Vielen lieben Dank, dass du dich bereiterklärt hast, mir dabei zu helfen. Allein der erste Befehl wird mit folgendem Fehler quittiert:
--
doveadm quota get -u '*'
doveadm(root): Fatal: Unknown command 'quota', but plugin quota exists. Try to set mail_plugins=quota
--


----------



## florian030 (6. Mai 2016)

Hast Du in der Dovecot-Config mail_plugins = $mail_plugins quota zu stehen? Wenn nein, mal anpassen, Dovecot neu starten und noch mal versuchen


----------



## hahni (6. Mai 2016)

Da sehe ich später einmal nach. Könnte dies auch der Grund sein, warum vollkommen falsche Speicherbelegungen angzeigt werden?


----------



## hahni (9. Mai 2016)

Ich habe verschiedene Anleitungen gefunden. Einmal, dass man den Eintrag in die "conf.d/10-mail.conf" hinzufügen soll und einmal, dass der Eintrag in der Hauptkonfiguration stehen soll. Was ist denn nun richtig und empfohlen (Ubuntu 14.04)?


----------



## florian030 (10. Mai 2016)

conf.d/* wird nicht benutzt. ISPConfig schreibt alles nach dovecot.conf


----------



## hahni (13. Mai 2016)

In der /etc/dovecot/dovecot.conf steht beispielsweise:
--
protocol imap {
  mail_plugins = quota imap_quota
}
protocol pop3 {
  pop3_uidl_format = %08Xu%08Xv
  mail_plugins = quota
}
--
Dort muss das dann jeweils eingebettet werden? Zudem gibt es noch eine /etc/init/dovecot.conf.


----------

##########

In welche Datei schreibt ISPConfig laut dem extrahierten Text die gesamte Dovecot-Konfiguration?

### [Erfasste Daten]
##########

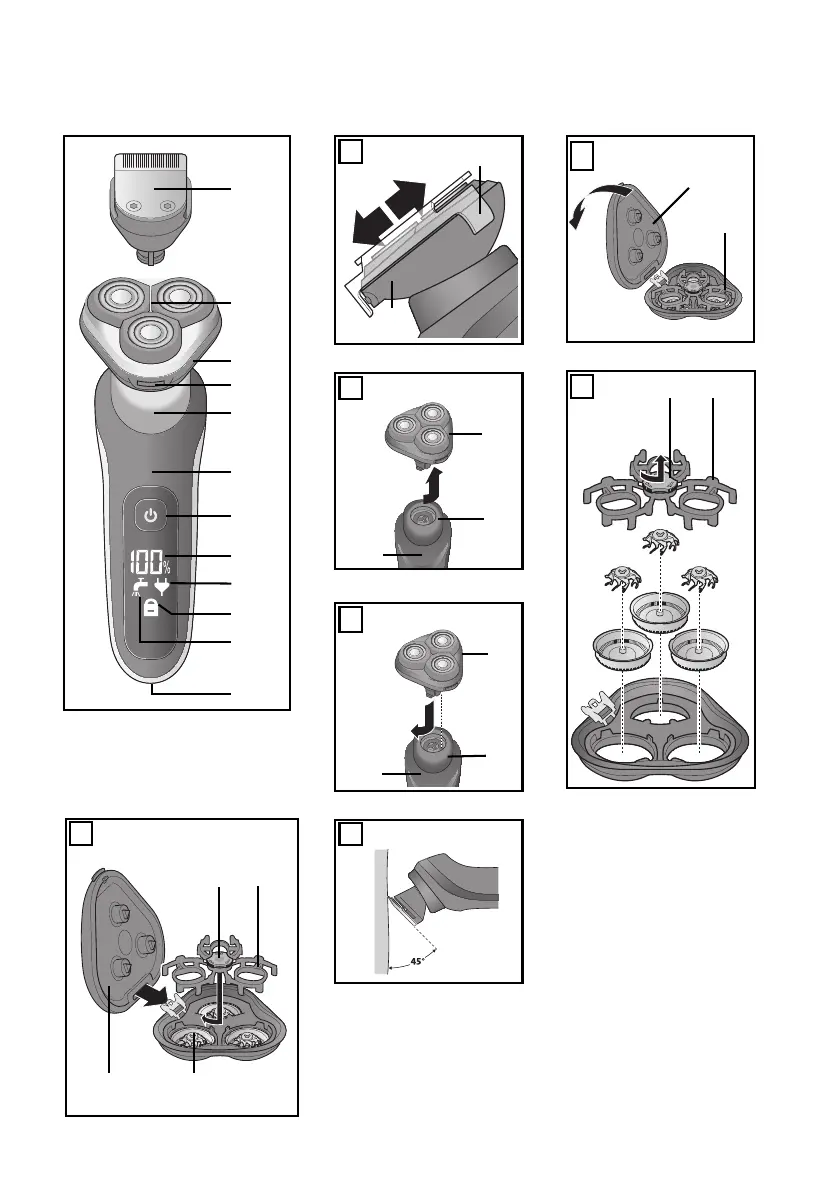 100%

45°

##########

### [Gelöste Aufgabe]
In die dovecot.conf.